Description of the task >>
Find every line in the rows below that contains the word "pixel" and copy each of those lines.

Information supplied >>
━━━━━━━━━━━━━━━━
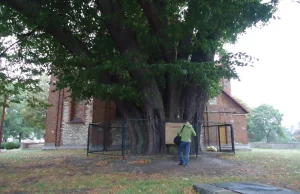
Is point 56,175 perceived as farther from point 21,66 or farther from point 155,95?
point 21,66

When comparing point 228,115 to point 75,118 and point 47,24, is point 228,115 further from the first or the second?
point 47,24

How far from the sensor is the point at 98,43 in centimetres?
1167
━━━━━━━━━━━━━━━━
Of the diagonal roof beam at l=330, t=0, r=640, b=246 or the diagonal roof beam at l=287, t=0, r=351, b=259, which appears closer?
━━━━━━━━━━━━━━━━
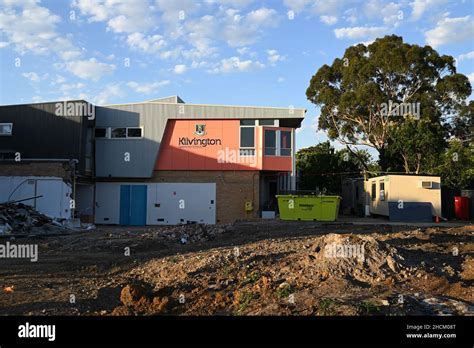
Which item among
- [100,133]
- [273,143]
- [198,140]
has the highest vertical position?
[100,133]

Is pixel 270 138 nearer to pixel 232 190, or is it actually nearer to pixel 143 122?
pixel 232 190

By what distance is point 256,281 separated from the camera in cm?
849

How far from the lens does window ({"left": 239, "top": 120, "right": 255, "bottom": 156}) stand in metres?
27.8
━━━━━━━━━━━━━━━━
Solution to this task >>
Is pixel 270 138 nearer to pixel 232 190, or is it actually nearer to pixel 143 122?
pixel 232 190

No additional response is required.